**Supplied material**

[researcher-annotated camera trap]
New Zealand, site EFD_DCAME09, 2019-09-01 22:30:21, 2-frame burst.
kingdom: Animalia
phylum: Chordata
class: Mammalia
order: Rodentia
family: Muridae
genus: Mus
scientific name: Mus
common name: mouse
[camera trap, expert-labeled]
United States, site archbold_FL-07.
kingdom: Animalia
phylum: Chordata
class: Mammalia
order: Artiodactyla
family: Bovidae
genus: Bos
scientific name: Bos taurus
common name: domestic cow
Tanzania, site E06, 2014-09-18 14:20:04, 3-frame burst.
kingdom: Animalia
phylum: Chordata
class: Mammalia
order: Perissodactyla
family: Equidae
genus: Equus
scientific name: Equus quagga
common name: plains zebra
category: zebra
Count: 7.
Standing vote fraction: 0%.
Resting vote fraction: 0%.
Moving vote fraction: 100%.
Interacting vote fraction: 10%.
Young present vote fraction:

**What to produce**
Start to finish, give the listing again exactly.

**Solution**
[researcher-annotated camera trap]
New Zealand, site EFD_DCAME09, 2019-09-01 22:30:21, 2-frame burst.
kingdom: Animalia
phylum: Chordata
class: Mammalia
order: Rodentia
family: Muridae
genus: Mus
scientific name: Mus
common name: mouse
[camera trap, expert-labeled]
United States, site archbold_FL-07.
kingdom: Animalia
phylum: Chordata
class: Mammalia
order: Artiodactyla
family: Bovidae
genus: Bos
scientific name: Bos taurus
common name: domestic cow
Tanzania, site E06, 2014-09-18 14:20:04, 3-frame burst.
kingdom: Animalia
phylum: Chordata
class: Mammalia
order: Perissodactyla
family: Equidae
genus: Equus
scientific name: Equus quagga
common name: plains zebra
category: zebra
Count: 7.
Standing vote fraction: 0%.
Resting vote fraction: 0%.
Moving vote fraction: 100%.
Interacting vote fraction: 10%.
Young present vote fraction:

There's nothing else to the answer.